RLHF-Reward-Modeling question of chat templates

nice work! starred already. sorry for asking, why replacing the bos_token with empty string?

sample['positive'] = tokenizer.apply_chat_template(
        sample['chosen'], tokenize=False, add_generation_prompt=False).replace(tokenizer.bos_token, "")
sample['negative'] = tokenizer.apply_chat_template(
    sample['rejected'], tokenize=False, add_generation_prompt=False).replace(tokenizer.bos_token, "")

Jun 13 '24 13:06 trueRosun

Because when we service the Bradley Terry RM with pipeline, it will automatically add a bos_token inside the pipeline when tokenizing.

For pair-wise preference model, it is because we train the model without a bos_token (this is indeed some issue of llama3 at that time). But the influence of the bos token is mild in general.

Jun 13 '24 13:06 WeiXiongUST

thank you for answering!

I will further check the outputs after tokenization.

Jun 13 '24 13:06 trueRosun

Because when we service the Bradley Terry RM with pipeline, it will automatically add a bos_token inside the pipeline when tokenizing.

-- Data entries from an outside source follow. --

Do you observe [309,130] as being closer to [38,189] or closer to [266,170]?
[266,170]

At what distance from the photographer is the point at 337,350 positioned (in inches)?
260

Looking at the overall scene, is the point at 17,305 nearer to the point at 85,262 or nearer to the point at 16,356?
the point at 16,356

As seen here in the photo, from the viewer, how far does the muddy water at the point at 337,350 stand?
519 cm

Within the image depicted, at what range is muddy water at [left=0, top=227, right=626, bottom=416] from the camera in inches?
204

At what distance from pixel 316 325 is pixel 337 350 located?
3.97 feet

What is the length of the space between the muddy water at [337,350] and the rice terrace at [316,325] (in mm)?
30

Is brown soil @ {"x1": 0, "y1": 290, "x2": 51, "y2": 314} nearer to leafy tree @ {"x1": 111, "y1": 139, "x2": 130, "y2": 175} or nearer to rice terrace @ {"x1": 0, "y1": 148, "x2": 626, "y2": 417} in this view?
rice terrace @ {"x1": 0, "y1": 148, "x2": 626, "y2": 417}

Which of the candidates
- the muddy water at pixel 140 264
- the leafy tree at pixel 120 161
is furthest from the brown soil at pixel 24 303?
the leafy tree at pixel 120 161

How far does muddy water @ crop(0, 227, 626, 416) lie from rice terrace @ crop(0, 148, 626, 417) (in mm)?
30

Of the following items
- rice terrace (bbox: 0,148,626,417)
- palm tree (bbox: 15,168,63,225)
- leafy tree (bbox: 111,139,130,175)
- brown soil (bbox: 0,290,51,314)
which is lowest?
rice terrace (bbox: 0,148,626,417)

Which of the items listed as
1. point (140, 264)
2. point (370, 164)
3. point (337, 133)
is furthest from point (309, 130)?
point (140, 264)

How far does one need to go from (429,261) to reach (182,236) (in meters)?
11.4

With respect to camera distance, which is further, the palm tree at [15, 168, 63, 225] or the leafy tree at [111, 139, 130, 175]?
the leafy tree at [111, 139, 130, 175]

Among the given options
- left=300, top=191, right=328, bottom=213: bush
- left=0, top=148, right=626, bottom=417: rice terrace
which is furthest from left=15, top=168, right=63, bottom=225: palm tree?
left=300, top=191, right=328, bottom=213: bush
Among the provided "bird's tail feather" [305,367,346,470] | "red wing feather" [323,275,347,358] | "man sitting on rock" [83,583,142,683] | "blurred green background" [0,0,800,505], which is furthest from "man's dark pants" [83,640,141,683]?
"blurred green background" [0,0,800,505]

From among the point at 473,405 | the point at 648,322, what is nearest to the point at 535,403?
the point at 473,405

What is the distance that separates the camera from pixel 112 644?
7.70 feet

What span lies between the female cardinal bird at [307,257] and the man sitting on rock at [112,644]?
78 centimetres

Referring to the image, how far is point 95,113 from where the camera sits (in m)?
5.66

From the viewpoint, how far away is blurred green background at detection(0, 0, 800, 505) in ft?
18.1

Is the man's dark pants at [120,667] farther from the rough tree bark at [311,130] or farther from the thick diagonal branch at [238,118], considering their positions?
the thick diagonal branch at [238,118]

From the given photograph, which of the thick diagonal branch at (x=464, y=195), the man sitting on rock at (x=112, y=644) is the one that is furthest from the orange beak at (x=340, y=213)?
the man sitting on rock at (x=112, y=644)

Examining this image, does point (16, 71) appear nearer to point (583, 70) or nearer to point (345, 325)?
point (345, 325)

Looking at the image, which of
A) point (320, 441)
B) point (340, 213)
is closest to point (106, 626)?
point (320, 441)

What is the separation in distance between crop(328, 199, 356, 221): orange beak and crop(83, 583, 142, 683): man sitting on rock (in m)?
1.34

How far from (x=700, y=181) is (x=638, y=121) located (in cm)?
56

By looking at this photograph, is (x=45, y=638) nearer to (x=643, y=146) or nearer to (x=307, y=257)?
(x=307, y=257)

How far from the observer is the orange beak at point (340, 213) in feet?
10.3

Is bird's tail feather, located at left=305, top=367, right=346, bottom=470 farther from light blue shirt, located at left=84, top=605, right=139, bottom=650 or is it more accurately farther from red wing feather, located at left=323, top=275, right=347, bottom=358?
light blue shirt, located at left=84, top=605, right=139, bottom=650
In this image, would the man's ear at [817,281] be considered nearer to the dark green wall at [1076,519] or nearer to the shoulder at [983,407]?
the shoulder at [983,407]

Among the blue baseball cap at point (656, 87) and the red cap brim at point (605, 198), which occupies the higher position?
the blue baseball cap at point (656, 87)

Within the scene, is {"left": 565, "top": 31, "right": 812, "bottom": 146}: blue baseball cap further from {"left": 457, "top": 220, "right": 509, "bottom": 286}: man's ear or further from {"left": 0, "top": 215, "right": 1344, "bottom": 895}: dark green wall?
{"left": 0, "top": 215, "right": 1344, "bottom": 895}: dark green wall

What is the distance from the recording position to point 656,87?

I don't fully understand...if the inference-time pipeline adds the bos_token automatically, doesn't that mean we should train with the bos token?

Jun 28 '24 02:06 hunterlang

Because when we service the Bradley Terry RM with pipeline, it will automatically add a bos_token inside the pipeline when tokenizing.

I don't fully understand...if the inference-time pipeline adds the bos_token automatically, doesn't that mean we should train with the bos token?

Yes, you are correct. Unfortunately, when we train the model, there is a bug in the llama3 tokenizer so the model is trained WITHOUT bos token.

We have tested with/without bos, it can lead to ~1% difference in the reward bench accuracy. You may modify the tokenizer to prevent the tokenizer from adding a bos token automatically to fix the issue I guess...

Jun 28 '24 02:06 WeiXiongUST

Thanks for the reply! Just to clarify:

If I remove those .replace(tokenizer.bos_token, "") calls, then training should match inference, because the inference pipeline adds BOS automatically.

If I modify the tokenizer, then the inference pipeline will match the off-the-shelf models you already released, which were trained without BOS?

Jun 28 '24 05:06 hunterlang

We get a bos token when we tokenize by apply chat template. Then, inside the pipeline, we get another bos token.

If you remove .replace(tokenizer.bos_token, ""), you still get one bos token inside the pipeline. If you do not remove .replace(tokenizer.bos_token, ""), you will get two bos tokens.

If we modify the tokenizer to avoid it to add bos token, then we will never get bos token. Then, it matches the training (no bos token).

Jun 28 '24 06:06 WeiXiongUST